Sun | Jun 26, 2022

Stormy repeat: NOAA predicts busy Atlantic hurricane season

Published:Wednesday | May 25, 2022 | 9:19 AM
This satellite image provided by the National Oceanic and Atmospheric Administration shows Hurricane Sam (center right) in the Atlantic Ocean, Monday, September 27, 2021. On Tuesday, May 24, 2022, federal meteorologists say the Atlantic should expect another extra busy hurricane season in 2022. (NOAA via AP, File)

Federal meteorologists are forecasting a record-shattering seventh straight unusually busy Atlantic hurricane season.

The National Oceanic and Atmospheric Administration predicted Tuesday that the summer in the Atlantic will produce 14 to 21 named storms, six to 10 becoming hurricanes and three to six turbo-charging into major hurricanes with winds greater than 110 miles per hour.

Even with normals shifting upwards to reflect more active storm seasons in recent decades, these predictions are above the 30-year average of 14 named storms, seven hurricanes and three major hurricanes.

The National Hurricane Center ran out of names for Atlantic storms in the last two years, with a record-setting 30 named storms in 2020 and 21 last year.

In the past five years, there have been more Category 4 and 5 hurricane landfalls in the United States than in the previous 50 years combined.

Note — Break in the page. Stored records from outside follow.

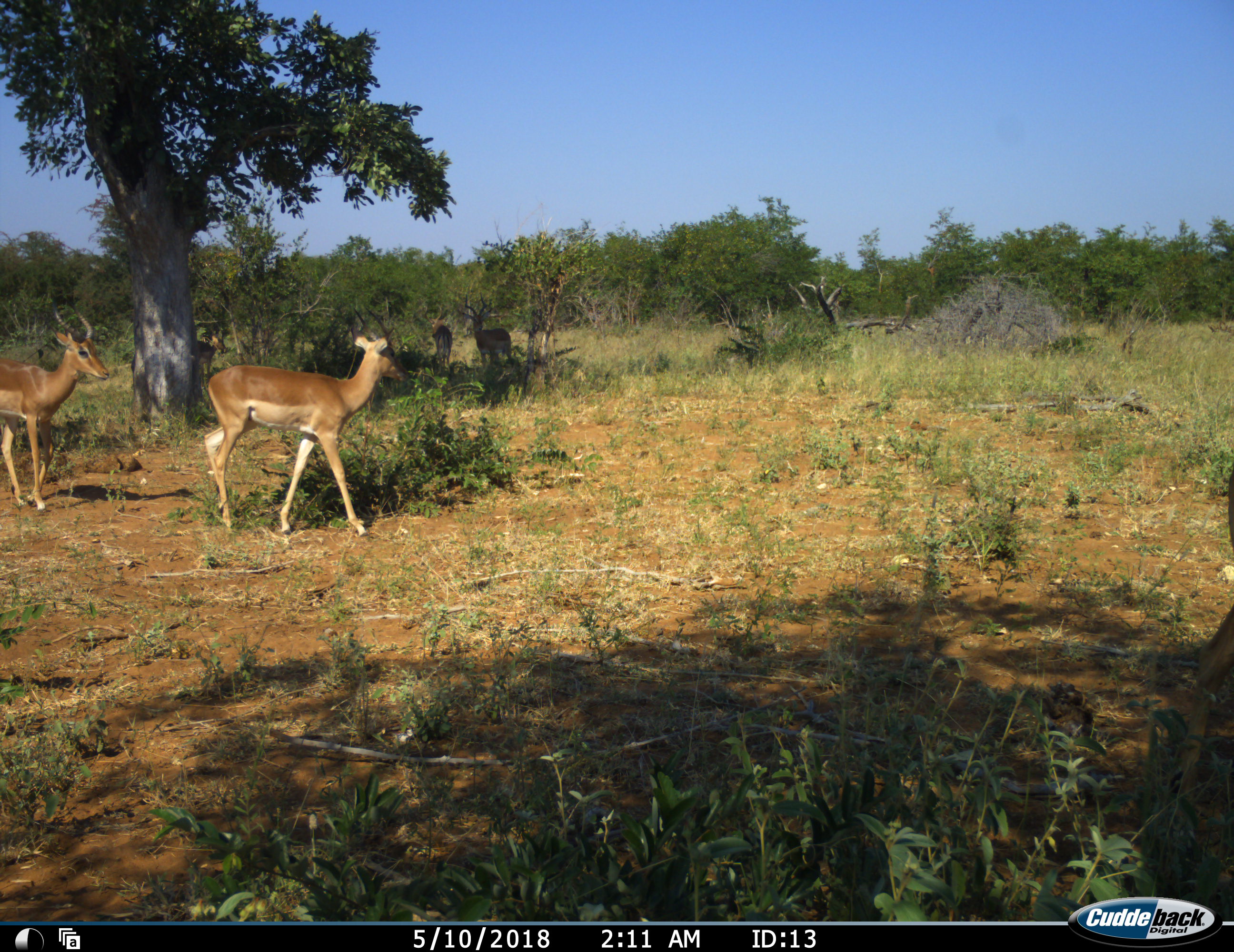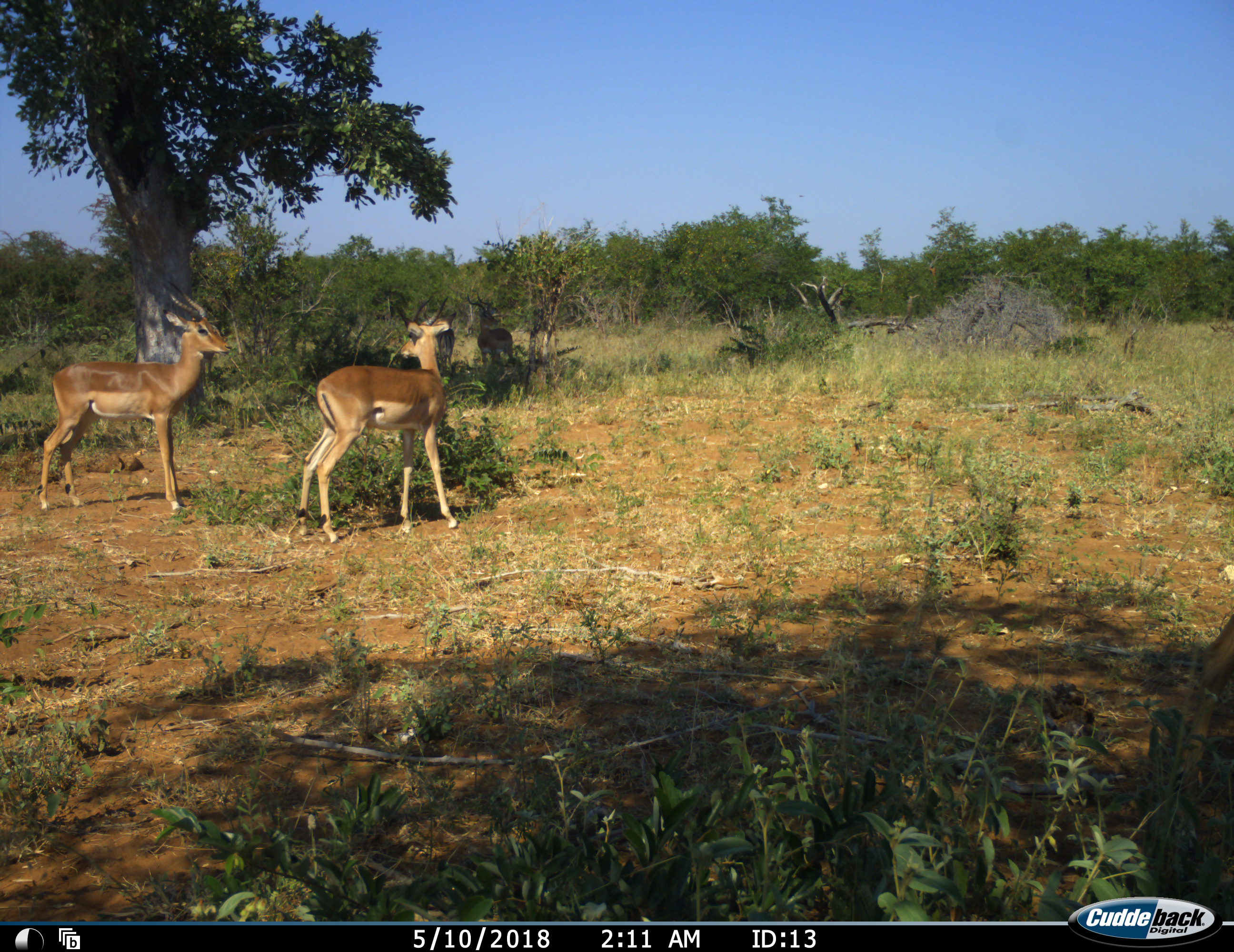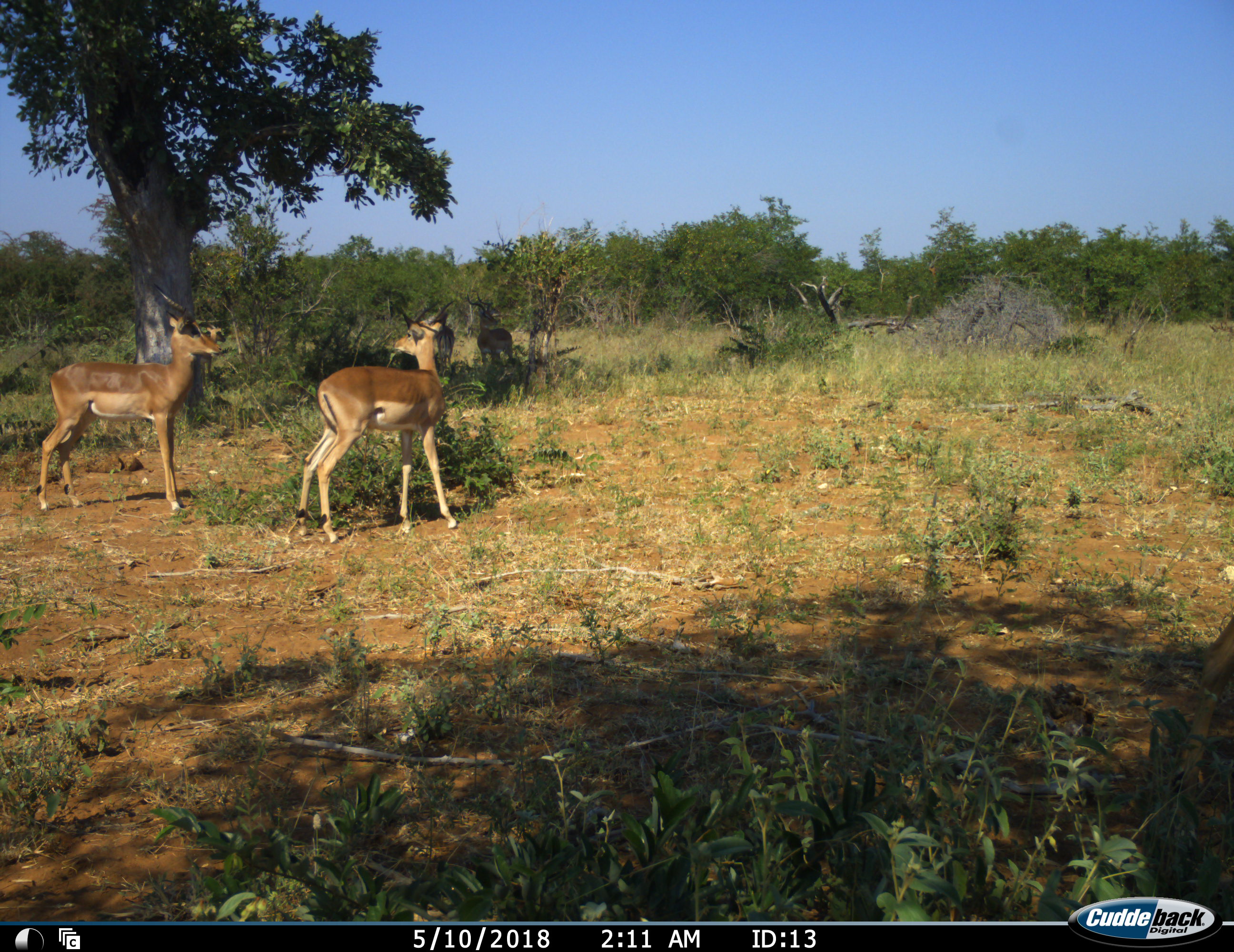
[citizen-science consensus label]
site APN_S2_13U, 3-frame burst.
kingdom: Animalia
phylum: Chordata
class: Mammalia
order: Artiodactyla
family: Bovidae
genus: Aepyceros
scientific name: Aepyceros melampus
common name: impala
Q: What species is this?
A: Impala (Aepyceros melampus).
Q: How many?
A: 5.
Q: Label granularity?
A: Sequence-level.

This hurricane season “is going to be similar to last year and given that you need only one bad storm to dramatically affect your life, if you fail to plan around this outlook, you're planning to fail,” NOAA Administrator Rick Spinrad told The Associated Press Tuesday.

“You can take this outlook to the bank literally when it looks to protecting your property.”

Every weather factor pointed to a busier season, said Matthew Rosencrans, lead hurricane season outlook forecaster for NOAA's Climate Prediction Center. He pointed to a multi-decade long trend to more storms in the Atlantic, an active monsoon season in West Africa, a La Nina — the natural and occasional cooling of parts of the equatorial Pacific that changes weather worldwide — and warmer than normal ocean temperatures, which scientists say are stoked by climate change.